What next for Greece?
- 30 April 2015
- Business
It's crunch time for Greece. Again.
A series of deadlines are looming that could trigger the country's exit from the euro - with all the political and financial upheaval that would entail.
Or we may see a political rapprochement, longed-for respite from austerity for the Greeks, and a slow return to economic stability and growth.
What's it to be?
We asked a range of experts for their views on what could, and should, happen next for Greece.
Greece in numbers
€320bn
Greece's debt mountain
€240bn
European bailout
- €56bn Greece owes Germany
- 177% country's debt-to-GDP ratio
- 25% fall in GDP since 2010
- 26% Greek unemployment rate
Reuters
Professor Otmar Issing
President, Centre for Financial Studies at Goethe University Frankfurt; former chief economist at the European Central Bank (ECB)
Prof Issing is hawkish on Greece's culpability and the need for Athens to learn to live within its means.
"There is no question that Greece is responsible herself for the mess she is in," he says. "It started with misguided policies even before the start and continued over many years."

**Information provided**.
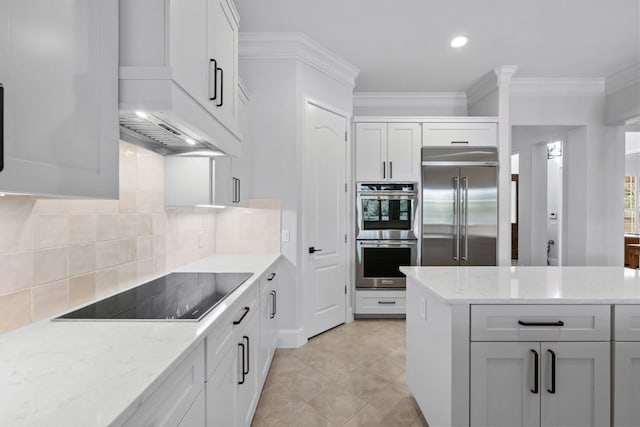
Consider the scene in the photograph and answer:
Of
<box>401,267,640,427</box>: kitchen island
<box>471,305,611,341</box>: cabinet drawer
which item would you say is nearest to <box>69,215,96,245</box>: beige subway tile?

--

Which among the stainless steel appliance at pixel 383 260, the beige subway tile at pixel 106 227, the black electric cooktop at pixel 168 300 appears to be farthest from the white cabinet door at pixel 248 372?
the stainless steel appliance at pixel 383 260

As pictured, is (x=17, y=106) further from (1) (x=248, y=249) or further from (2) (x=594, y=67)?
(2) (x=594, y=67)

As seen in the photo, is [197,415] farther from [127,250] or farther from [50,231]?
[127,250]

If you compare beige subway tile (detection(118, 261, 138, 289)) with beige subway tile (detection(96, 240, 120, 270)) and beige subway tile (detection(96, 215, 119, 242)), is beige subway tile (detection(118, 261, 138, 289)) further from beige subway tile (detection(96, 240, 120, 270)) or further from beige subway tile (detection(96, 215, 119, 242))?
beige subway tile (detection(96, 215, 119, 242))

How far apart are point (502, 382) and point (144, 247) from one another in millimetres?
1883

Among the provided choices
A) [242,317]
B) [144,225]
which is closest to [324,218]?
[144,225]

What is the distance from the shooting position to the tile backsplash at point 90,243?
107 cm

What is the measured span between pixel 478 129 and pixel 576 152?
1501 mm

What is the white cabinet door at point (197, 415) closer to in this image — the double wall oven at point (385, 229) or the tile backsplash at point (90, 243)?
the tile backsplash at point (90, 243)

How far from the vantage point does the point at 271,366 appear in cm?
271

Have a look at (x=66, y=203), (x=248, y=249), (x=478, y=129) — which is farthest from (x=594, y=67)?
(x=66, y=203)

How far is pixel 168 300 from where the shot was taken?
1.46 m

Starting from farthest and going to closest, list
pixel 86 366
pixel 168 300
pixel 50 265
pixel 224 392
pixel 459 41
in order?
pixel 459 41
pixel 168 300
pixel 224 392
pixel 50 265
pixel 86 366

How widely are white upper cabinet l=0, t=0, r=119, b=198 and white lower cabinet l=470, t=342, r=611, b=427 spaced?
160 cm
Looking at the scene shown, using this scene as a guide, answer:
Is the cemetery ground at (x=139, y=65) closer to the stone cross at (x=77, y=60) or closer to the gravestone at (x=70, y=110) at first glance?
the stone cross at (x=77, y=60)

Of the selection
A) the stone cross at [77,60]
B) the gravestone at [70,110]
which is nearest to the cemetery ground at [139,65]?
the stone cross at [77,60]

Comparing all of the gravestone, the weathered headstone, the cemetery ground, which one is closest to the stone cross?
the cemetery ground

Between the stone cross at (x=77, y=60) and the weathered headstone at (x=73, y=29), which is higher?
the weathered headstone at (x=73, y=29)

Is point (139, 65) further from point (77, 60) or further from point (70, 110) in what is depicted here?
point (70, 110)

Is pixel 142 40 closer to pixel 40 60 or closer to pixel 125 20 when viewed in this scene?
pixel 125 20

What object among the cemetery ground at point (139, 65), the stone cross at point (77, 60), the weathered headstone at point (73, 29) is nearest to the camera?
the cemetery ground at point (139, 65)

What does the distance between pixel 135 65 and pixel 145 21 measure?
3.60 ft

==

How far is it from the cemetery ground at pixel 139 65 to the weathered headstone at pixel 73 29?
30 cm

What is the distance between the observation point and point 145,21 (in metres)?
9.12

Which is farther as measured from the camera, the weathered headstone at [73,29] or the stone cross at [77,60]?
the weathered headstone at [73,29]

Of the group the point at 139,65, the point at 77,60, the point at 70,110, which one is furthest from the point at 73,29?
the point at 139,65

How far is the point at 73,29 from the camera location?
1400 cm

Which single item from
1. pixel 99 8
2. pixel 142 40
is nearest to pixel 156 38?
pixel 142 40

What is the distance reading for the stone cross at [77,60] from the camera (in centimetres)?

**What this exercise asks**.
a) Using the article on Greece above, decide whether each statement agrees with it: (i) Greece owes Germany €56bn; (ii) the Greek unemployment rate is 17%; (iii) Otmar Issing is a former chief economist at the European Central Bank. Answer yes or no for each, quoting the deciding words.
b) Reproduce the stretch of the article on Greece from "What next for" through "that would entail.", substituting "decision time" for "crunch time".

**Solutions per task**.
a)
(i) Yes: "€56bn Greece owes Germany"
(ii) No: "26% Greek unemployment rate"
(iii) Yes: "former chief economist at the European Central Bank (ECB)"

b)
What next for Greece?
- 30 April 2015
- Business
It's decision time for Greece. Again.
A series of deadlines are looming that could trigger the country's exit from the euro - with all the political and financial upheaval that would entail.